San Francisco is a city that has long relied on transit to get people to work, school, and generally out and about. Now supervisors Dean Preston and Matt Haney want to make Muni free as part of a $10 million pilot program, paid for with stimulus funds.
"But we also have funds at the Board of Supervisors that are specifically for stimulus and for recovery. I think there's no better way to help folks than putting money directly in the pockets of Muni riders," said Supervisor Preston.
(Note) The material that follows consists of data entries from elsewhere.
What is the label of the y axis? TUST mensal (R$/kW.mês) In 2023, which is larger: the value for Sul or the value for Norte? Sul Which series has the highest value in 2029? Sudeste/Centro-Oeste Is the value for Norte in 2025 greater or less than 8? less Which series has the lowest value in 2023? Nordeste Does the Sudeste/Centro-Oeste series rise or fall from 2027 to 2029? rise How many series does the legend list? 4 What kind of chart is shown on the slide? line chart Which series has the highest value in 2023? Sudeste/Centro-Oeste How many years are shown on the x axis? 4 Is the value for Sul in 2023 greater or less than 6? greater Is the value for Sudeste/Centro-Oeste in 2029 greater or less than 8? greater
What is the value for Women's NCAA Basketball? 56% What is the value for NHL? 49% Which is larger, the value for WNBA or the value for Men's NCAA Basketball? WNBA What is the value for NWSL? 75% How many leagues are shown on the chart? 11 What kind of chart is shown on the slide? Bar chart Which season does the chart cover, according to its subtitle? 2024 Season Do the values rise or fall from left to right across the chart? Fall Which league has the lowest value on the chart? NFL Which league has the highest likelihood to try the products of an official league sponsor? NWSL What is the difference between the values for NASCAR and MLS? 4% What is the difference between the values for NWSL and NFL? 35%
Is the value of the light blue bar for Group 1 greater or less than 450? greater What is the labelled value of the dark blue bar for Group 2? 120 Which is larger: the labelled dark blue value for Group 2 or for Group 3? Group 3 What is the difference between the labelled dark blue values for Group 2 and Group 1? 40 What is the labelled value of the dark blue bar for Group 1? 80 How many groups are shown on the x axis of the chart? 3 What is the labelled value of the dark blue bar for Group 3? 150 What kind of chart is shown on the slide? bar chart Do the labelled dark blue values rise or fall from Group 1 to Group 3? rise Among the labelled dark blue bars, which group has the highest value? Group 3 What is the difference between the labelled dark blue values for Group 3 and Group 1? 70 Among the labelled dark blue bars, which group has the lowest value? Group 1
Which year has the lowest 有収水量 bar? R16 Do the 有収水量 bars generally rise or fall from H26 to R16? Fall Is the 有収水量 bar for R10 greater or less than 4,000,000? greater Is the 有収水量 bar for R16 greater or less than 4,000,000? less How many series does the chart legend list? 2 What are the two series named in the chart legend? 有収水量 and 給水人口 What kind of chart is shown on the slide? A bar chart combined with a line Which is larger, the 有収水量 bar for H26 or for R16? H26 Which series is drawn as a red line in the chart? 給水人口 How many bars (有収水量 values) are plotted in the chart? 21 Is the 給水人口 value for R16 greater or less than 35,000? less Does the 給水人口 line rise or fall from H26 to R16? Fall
For its part, Muni said ridership is down to about 30% of pre-pandemic levels, and "given our growing structural deficit, we welcome all the support we can get from the general fund."
The transit agency said it's unclear how the proposed pilot program will run. SFMTA said in a statement, "We want to make Muni affordable to all San Franciscans, but we need to have a productive conversation about the best use of $9 million from the general fund."
Supervisor Preston said not only could it encourage more riders, but it could also stimulate the local economy, putting an extra $81 dollars in the average rider's pocket every month.
"That's money that they have now for groceries they have to spend in the local economy," Preston said.
The Metropolitan Transportation Commission coordinates transit throughout the Bay Area, and says even with many employees likely working remotely for years to come, a robust and functioning transit system is critical to the recovery of the local economy, particularly in San Francisco's Financial District.
"As more people return to work, and particularly return to work in offices, transit is a critical part of that," said John Goodwin from MTC. "The return can't take place unless people are back on transit."